On 5/17/07, Jukka Zitting <[EMAIL PROTECTED]> wrote:
Hi,

On 5/17/07, robert burrell donkin <[EMAIL PROTECTED]> wrote:
> On 5/16/07, Jukka Zitting <[EMAIL PROTECTED]> wrote:
> > One possible approach, at the expense of storing potentially redundant
> > duplicate data, is that the original message source is stored as a
> > verbatim binary stream and the message content is automatically
> > "exploded" when the first client that actually needs to parse the
> > message.
>
> i really like this idea :-)

There's one major caveat with this approach: redundant information and
the performance cost of maintaining that.

yes

Maintaining updates in the raw message stream is in some (many?) cases
much more expensive than in a fully parsed representation. Consider
for example a mailet that wants to modify a subject line or add a
footer to all messages. Such operations would require that we update
the original message content as well as the individual header property
or body part in question. Updating the raw message source can in such
case easily take an order of magnitude more time than updating the
parsed representation.

this cost is only required if we choose to update the original

Note that I believe that it is possible to parse an incoming message
into a JCR node tree and recreate it back into a byte stream in the
same O(n) time and O(1) memory as is required to stream the raw
message source to a traditional spool file.

i suspect that nio -> file will be quicker but let's save this
argument and let the number decide

i didn't mean that intermediary spooling would be the only way but an
architecture that could support it would be worthwhile. being able to
use an intermediary spool file enables some designs which would not be
otherwise possible. for example, splitting the processing between two
instances. this would allow the email parsing and processing to be
done as non-root.

Perhaps we should have two modes for the JCR mail repository
implementation: one for pure relaying and one for more complex
processing.
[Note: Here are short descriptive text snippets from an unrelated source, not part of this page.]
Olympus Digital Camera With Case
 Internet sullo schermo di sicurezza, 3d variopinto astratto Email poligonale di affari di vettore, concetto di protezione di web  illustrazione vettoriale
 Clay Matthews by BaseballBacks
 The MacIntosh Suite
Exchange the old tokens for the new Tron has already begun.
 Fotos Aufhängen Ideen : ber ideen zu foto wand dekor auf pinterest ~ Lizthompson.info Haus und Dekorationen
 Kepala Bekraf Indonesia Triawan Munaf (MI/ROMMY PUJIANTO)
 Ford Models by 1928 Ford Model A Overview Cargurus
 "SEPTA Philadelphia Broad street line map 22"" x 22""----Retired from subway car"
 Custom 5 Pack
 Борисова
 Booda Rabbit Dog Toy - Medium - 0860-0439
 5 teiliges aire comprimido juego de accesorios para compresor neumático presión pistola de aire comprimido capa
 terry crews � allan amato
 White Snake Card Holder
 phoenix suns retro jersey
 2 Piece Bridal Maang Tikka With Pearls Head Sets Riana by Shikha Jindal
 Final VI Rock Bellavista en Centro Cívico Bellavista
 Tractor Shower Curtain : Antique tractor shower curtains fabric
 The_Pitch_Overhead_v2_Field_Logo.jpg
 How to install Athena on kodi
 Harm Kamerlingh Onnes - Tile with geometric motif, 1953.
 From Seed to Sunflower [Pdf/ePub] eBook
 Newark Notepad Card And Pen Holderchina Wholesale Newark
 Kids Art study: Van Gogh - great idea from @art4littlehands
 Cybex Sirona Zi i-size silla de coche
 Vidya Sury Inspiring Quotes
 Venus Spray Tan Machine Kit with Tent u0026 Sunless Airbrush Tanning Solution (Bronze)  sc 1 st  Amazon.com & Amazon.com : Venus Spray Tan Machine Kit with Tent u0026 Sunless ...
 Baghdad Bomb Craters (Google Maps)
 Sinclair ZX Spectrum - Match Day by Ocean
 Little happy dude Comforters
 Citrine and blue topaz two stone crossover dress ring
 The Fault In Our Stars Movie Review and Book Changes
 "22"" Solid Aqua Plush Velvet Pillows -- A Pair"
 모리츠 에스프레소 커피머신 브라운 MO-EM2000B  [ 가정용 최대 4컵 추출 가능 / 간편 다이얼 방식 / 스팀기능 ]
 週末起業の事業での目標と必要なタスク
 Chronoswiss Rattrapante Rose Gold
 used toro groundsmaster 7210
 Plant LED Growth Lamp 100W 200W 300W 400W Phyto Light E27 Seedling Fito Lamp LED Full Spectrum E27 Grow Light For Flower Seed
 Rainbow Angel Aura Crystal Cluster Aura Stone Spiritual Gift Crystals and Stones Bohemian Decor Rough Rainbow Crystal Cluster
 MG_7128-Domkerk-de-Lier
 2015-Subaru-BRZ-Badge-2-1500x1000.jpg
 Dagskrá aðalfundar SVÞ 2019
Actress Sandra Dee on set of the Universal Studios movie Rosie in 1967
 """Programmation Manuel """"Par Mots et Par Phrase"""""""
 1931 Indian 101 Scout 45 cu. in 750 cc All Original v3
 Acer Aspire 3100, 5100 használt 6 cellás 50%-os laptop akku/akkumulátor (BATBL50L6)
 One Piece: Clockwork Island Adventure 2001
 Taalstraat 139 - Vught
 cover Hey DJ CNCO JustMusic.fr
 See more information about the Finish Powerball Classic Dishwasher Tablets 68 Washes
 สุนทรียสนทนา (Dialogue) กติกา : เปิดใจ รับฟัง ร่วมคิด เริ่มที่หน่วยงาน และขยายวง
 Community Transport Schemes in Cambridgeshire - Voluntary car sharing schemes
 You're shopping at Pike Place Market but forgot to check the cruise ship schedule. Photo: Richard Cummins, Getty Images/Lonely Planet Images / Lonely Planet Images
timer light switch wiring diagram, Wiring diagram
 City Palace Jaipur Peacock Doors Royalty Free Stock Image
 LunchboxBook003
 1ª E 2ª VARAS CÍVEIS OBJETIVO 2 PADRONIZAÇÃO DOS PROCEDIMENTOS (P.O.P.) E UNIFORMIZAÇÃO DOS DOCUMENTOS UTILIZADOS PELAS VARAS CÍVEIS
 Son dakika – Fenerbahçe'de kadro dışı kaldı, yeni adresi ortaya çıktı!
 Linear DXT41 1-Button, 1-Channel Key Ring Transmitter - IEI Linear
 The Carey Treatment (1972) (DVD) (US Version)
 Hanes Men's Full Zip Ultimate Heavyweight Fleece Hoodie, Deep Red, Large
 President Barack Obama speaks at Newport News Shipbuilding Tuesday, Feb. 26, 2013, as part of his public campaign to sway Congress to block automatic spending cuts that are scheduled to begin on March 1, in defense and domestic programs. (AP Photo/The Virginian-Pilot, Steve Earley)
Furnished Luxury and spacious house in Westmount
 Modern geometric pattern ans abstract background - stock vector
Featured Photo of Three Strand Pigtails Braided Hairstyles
The former satisfies the relaying requirements of the SMTP
spec, while the latter is optimized for message transformations and
complex access patterns like in IMAP or webmail clients.

i don't think that two modes are necessary and it would be good if
this could be avoided . there is a danger that JAMES is drifting
towards become just a collection of unrelated protocol implementations
unless the data set is held together.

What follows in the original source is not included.